The buy/sell-margin represents the marketing loss per cwt. of initial weight going into the feedlot. The COG can be used to calculate feedlot profit made from weight gained while in the feedlot. A profit occurs when the feedlot profit exceeds the marketing loss. The right-most column presents the “projected profit per head.”

Profits in the first three marketing alternatives are cumulative, totaling $35/head. Profits in the first and fourth alternatives are also cumulative, totaling $60/head. While the two post-weaning alternatives project positive profits, neither exceeds the projected profits from selling at weaning. It makes no economic sense to subsidize the post-weaning marketing alternatives with pre-weaning profits, but it's a common practice in the industry.

Economics of 2008 calves

Northern Plains Farm Business Management Record Summaries indicate many calves are traditionally backgrounded at relatively low ADGs. Let's look at the economics of lower ADGs.

Table 3 focuses on the economics of backgrounding at three different ADGs — low (1.25 lbs.), medium (2 lbs.) and high (2.54 lbs.).

Two things stand out with respect to Table 3:

  • First, contrary to my projections for the emerging biofuels era, the buy/sell margins are still very wide. Thus, I expect some serious marketing losses on the initial weight going into these post-weaning profit centers, and the market-price adjustments to return profits to the cattle-feeding sector could become brutal.

  • Second, as ADG goes down, a pound of gain costs more. At low ADGs, maintenance costs eat you alive.

If a rancher is going to drylot backgrounded calves in this emerging biofuels era, he needs to target a high ADG. December's changing livestock markets and the resulting projected buy/sell margins, however, are still preventing any projected profits from backgrounding 2007 calves — even at high ADGs.

Most ranchers are now focused on the production of 2008 calves. Table 4 summarizes my projections for traditional marketing of 2008 calves.

Four things stand out in Table 4:

  • The profits for selling at weaning are projected down from 2007. Thus, ranchers need to explore post-weaning production/marketing options more thoroughly.

  • The buy/sell margins are smaller than those for 2007 calves. Smaller buy/sell margins favor the selected post-weaning production/marketing alternatives.

  • A narrowing buy/sell margin

    Gain costs are generally higher, reflecting the projected increase in corn prices.

  • Profit from the first, second and third alternatives are $22/head, and the accumulative first and fourth production/marketing alternatives is $62. The optimum traditional marketing program in 2008 is projected to be the calf-fed production/marketing alternative.

By the first half of 2009, expect buy/sell margins to adjust to the point where profits will return to the cattle-feeding sector. By going to calf-feds with 2008 calves, ranchers should be able to generate the same net income as generated with their 2007 calves, but the optimum production/marketing system has changed.

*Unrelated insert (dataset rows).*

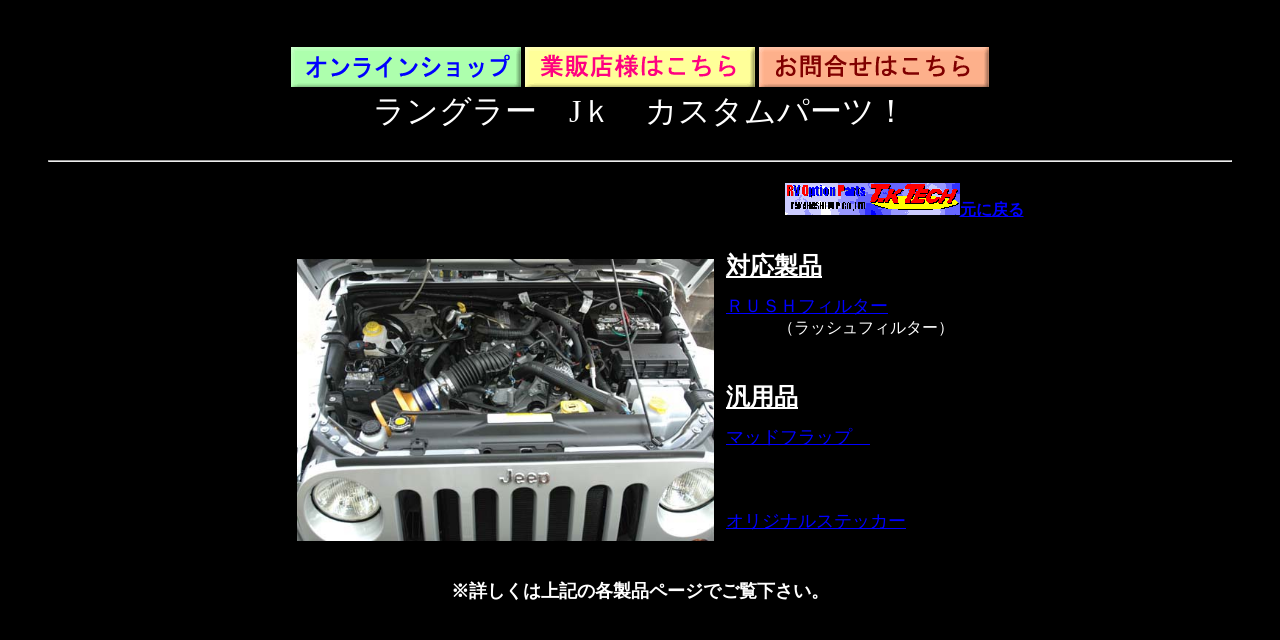

--- FILE ---
content_type: text/html
request_url: https://tk-tech.com/seihinn/jk-catalog.htm
body_size: 1535
content:
<!doctype html public "-//w3c//dtd html 4.0 transitional//en">
<html>
<head>
<title>ラングラーＪｋの　カスタム パーツ 、ラングラーＪｋ適合改造パーツ 　　　ｂｙ 　T.K TECH</title>
<META NAME="keywords" CONTENT="ラングラーＪＫ,カスタムパーツ,オプションパーツ,マッドフラップ,ラッシュフィルター,タイヤカバー">
<meta http-equiv="Content-Type" content="text/html; charset=shift_jis">

    <script type="text/javascript">

  var _gaq = _gaq || [];
  _gaq.push(['_setAccount', 'UA-21630046-2']);
  _gaq.push(['_setDomainName', '.tk-tech.com']);
  _gaq.push(['_trackPageview']);

  (function() {
    var ga = document.createElement('script'); ga.type = 'text/javascript'; ga.async = true;
    ga.src = ('https:' == document.location.protocol ? 'https://ssl' : 'http://www') + '.google-analytics.com/ga.js';
    var s = document.getElementsByTagName('script')[0]; s.parentNode.insertBefore(ga, s);
  })();

</script>


</head>

<body text="#FFFFFF" bgcolor="#000000" link="#0000FF" vlink="#3333FF" alink="#FF0000">
<blockquote>
<center>
<font color="#C0C0C0">
<table width="693" border="0" id="table1">
	<td width="231">
		
		<a target="_blank" href="http://tk-tech.jp/">
		<img
src="../images/05083.gif" width="230" height="40" border="0" alt="オンライン
ショップ"></a></td>
		<p style="margin-top: 0; margin-bottom: 0">&nbsp; &nbsp;</p>
		<td width="231">
		<p style="margin-top: 0; margin-bottom: 0">
		<a target="rbottom" href="../gyouhan.htm">
		<img src="../images/05081.gif"
width="230" height="40" border="0" alt="業販店様はこちら"></a></td>
		<p style="margin-top: 0; margin-bottom: 0">&nbsp; &nbsp;</p>
		<td width="231">
		<p style="margin-top: 0; margin-bottom: 0">
		<a target="rbottom" href="../ym/y_mail.cgi?id=otoiawase">
		<img
src="../images/05082.gif" width="230" height="40" border="0" alt="お問合せ
"></a></td>
  </table>
</font>
<p style="margin-top: 0; margin-bottom: 0"><font size=+3>ラングラー　Jｋ　カスタムパーツ！</font></p>
<p style="margin-top: 0; margin-bottom: 0">　</p> 
<hr>
 
<center> 
<h4> 
　　　　　　　　　　　　　　　　　　　　　　　　　　　　　　　　　<a href="../index.html"><img SRC="../mark/tk-big1.gif" NOSAVE BORDER=0 width="175" height="32">元に戻る</a></h4></center> 
 
</center>

</blockquote>

<div align="center">
  <center>
  <table BORDER="0" CELLPADDING="5" WIDTH="700" height="313">
    <tr ALIGN="CENTER" VALIGN="CENTER">
      <td ALIGN="LEFT" VALIGN="CENTER" ROWSPAN="7" WIDTH="50%" HEIGHT="309">
        <p align="center" style="margin-top: 0; margin-bottom: 0">
		<img border="0" src="rush/jk.jpg" width="417" height="282"></td>
  </center> 
      <td WIDTH="95%" height="24">
        <p align="left" style="margin-top: 0; margin-bottom: 0"><b><u><font size="+2">対応製品</font></u></b></p>
    </td>
    </tr>
  <center>
    <tr> 
      <td ALIGN="LEFT" VALIGN="middle" WIDTH="51%" HEIGHT="27"> 
        <p style="margin-top: 0; margin-bottom: 0" align="left"><font size="+1">
		<a href="../catalog11.htm">ＲＵＳＨフィルター</a></font><blink>　</blink></p>
		<p style="margin-top: 0; margin-bottom: 0" align="left"><blink>　　　&nbsp;（ラッシュフィルター）</blink></p> 
      </td> 
    </tr> 
    <tr> 
      <td ALIGN="LEFT" VALIGN="middle" WIDTH="51%" HEIGHT="27"> 
        　</td> 
    </tr> 
  </center> 
    <tr> 
      <td VALIGN="CENTER" WIDTH="95%" HEIGHT="32"> 
        <p align="left" style="margin-top: 0; margin-bottom: 0"><b><u><font size="+2">汎用品</font></u></b></p> 
      </td> 
    </tr> 
  <center>
    <tr> 
      <td VALIGN="TOP" WIDTH="51%" HEIGHT="15">
		<p style="margin-top: 0; margin-bottom: 0"><a href="../catalog9.htm"><font size=+1>マッドフラップ　</font></a></td> 
    </tr> 
    <tr> 
      <td VALIGN="TOP" WIDTH="51%" HEIGHT="46">
		　</td> 
    </tr> 
    <tr> 
      <td VALIGN="TOP" WIDTH="51%" HEIGHT="52">
		<p style="margin-top: 0; margin-bottom: 0"><font size="+1"><a href="../catalog2.htm">オリジナルステッカー</a></font></td> 
    </tr> 
  </table> 
  </center> 
</div> 
 
<center> 
<h4> 
<b><font size=+1>※詳しくは上記の各製品ページでご覧下さい。</font></b></h4></center> 
 
</body> 
</html>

So, is the optimum production/marketing program going to change for your ranch?

Harlan Hughes is a North Dakota State University professor emeritus. He lives in Laramie, WY. Reach him at 701-238-9607 or harlan.hughes@gte.net.

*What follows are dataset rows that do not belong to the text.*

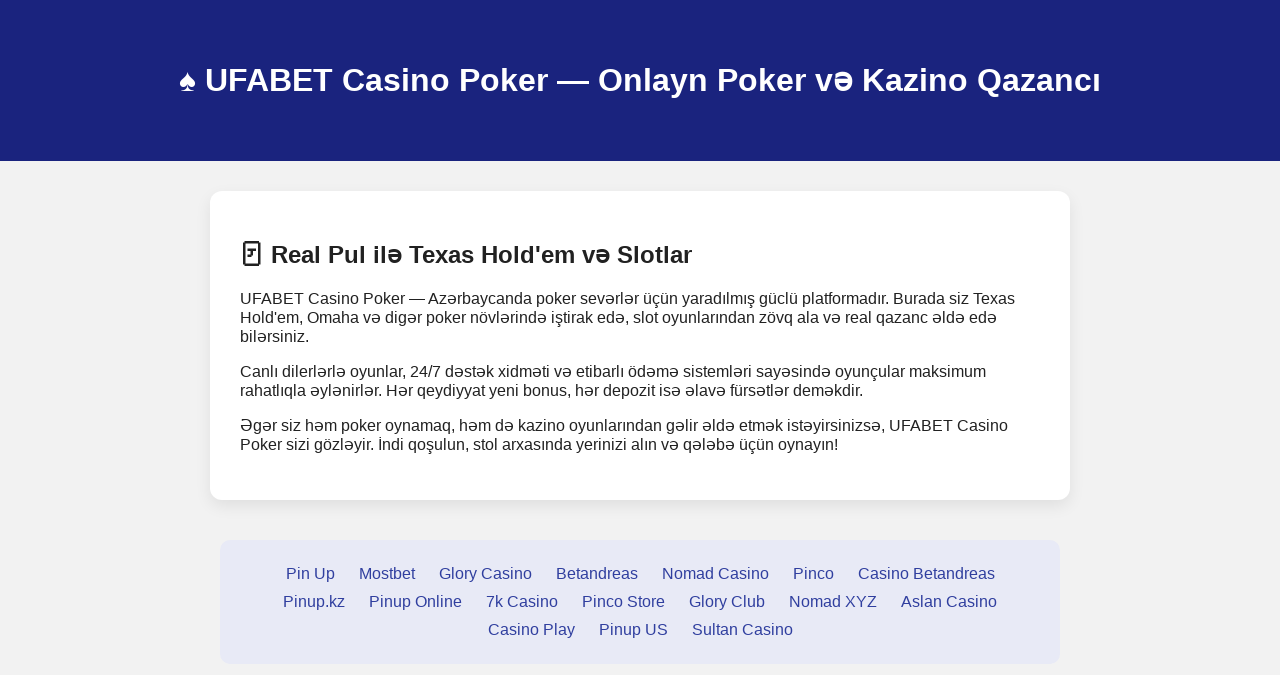

--- FILE ---
content_type: text/html; charset=utf-8
request_url: https://ufabet-casino-poker.online/2022/12/
body_size: 1688
content:
<!DOCTYPE html>
<html lang="az">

My preliminary analysis suggests that, in this biofuels era of high feedlot costs of gain, the buy/sell margin needs to narrow to the -$6 to -$8 range to return profitability to the cattle-feeding sector. This applies to both backgrounded calves and finished yearlings. With $100 slaughter cattle, this implies $106-$108 feeder cattle and $112-$116 feeder calves.

I project $100 slaughter cattle for spring 2008 and spring 2009. With 2007's annual slaughter-cattle prices around $94, it's possible that continued increases in beef exports could drive us to a $100 annual average slaughter-cattle price by the end of the decade.